Innanzitutto, non direi che una buona comunicazione della scienza sia rilevante per l’ERC, una buona comunicazione della ricerca scientifica è importante per tutti, per i cittadini, per l’intera comunità scientifica, per i politici. Le due iniziative dell’ERC che ha menzionato sono piccole ma importanti. La prima è molto bella perché è di ispirazione per gli scienziati che vogliono coinvolgere il pubblico nelle loro ricerche; sono molti i ricercatori che lo fanno in modo volontario e credo che sia una buona cosa supportarli, noi lo facciamo con questo piccolo premio. Noi tutti ci affidiamo alla comprensione della scienza da parte del pubblico, quindi dovremmo continuare a promuovere questo tipo di attività. Ma gli scienziati non possono raggiungere tutte le comunità e quindi, con la seconda iniziativa, ci rivolgiamo ai giornalisti, i quali hanno gli strumenti per arrivare a un numero maggiore di persone. Il nostro programma è un modo per supportare i giornalisti a comprendere come funziona il nostro mondo.

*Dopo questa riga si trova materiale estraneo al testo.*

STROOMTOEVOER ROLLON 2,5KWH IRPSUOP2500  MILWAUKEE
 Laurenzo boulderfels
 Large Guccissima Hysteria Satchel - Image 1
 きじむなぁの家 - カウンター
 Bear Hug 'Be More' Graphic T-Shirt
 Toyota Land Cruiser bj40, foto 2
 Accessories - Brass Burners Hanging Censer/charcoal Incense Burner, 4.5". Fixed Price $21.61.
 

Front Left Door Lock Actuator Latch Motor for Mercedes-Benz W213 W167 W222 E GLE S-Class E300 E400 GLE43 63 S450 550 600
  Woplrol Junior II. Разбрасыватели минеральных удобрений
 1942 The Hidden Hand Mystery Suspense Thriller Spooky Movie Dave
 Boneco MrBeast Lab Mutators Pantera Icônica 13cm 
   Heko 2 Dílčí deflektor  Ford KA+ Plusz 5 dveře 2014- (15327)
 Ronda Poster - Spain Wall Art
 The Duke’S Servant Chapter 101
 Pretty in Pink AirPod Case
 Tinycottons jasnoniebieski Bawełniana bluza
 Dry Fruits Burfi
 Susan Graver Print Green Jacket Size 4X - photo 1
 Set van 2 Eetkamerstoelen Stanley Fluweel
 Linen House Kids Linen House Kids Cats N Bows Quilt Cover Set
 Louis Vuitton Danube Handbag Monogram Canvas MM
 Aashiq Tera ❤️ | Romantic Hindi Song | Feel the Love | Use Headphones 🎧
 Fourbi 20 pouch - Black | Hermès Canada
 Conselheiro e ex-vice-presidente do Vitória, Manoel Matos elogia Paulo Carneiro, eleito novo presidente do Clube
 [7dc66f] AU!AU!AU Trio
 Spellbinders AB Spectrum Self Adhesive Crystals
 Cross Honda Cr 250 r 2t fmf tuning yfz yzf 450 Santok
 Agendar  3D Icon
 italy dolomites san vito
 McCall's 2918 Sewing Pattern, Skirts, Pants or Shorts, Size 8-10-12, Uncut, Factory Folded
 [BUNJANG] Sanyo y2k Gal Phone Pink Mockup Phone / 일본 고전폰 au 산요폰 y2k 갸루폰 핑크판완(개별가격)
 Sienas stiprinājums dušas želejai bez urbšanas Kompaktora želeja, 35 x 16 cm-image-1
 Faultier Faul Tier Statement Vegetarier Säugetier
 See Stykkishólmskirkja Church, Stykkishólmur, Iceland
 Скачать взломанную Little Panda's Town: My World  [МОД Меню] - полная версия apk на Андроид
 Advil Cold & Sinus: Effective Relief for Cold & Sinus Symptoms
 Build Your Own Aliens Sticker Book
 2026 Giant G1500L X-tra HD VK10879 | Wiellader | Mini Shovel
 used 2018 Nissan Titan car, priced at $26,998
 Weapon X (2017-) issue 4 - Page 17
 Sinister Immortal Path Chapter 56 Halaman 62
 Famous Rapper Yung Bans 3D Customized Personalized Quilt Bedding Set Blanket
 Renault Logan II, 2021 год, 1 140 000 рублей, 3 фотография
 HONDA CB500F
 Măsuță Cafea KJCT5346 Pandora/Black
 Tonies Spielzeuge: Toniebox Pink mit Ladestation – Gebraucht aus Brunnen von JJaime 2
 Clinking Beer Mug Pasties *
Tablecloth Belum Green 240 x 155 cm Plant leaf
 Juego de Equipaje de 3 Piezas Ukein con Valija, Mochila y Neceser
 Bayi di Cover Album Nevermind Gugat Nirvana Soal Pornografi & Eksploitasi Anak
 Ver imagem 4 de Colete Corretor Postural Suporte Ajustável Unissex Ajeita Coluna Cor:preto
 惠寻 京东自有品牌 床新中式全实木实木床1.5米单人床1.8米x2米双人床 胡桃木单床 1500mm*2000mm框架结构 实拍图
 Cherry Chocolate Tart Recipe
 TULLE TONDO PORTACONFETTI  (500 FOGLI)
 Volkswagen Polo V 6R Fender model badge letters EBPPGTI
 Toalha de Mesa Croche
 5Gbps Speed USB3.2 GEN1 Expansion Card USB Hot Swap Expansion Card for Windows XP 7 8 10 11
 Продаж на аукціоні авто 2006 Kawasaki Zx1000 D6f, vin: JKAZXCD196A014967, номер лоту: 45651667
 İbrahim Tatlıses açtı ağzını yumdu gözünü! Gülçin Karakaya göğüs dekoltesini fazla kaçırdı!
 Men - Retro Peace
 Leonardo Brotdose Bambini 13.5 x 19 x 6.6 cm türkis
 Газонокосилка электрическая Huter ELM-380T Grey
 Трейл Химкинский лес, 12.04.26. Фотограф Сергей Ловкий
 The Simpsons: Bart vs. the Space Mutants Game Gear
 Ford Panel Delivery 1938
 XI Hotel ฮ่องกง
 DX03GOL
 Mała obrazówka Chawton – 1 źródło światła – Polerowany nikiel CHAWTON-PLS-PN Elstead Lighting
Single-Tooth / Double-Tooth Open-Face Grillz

Quali saranno le prossime novità per l’European Research Council?

Abbiamo già annunciato che l’ERC sta modificando il modo con cui valuterà i ricercatori, e ciò si collega al supporto che vogliamo dare al mondo della ricerca. Abbiamo ascoltato le richieste dei ricercatori. Spero che le persone più giovani possano vedere come una cosa positiva che i criteri, molto specifici e ristretti che fino ad ora si sono usati per valutarli, non ci saranno più. Cambieremo le informazioni che verranno richieste per sottoporre un progetto da finanziare. E questo aiuterà i ricercatori più giovani – che di fatto sono la prossima generazione di scienziati – ma anche quelli più senior. È importante che il supporto alla ricerca avvenga durante tutta la carriera. Infine, quello che su cui dovremo lavorare è il prossimo programma quadro dell’Unione Europea per la Ricerca e l’Innovazione. Credo che l’Europa dovrà riconoscere che sarà necessario spendere maggiori soldi nella ricerca – raddoppiando il budget complessivo – per potere essere competitiva a livello internazionale.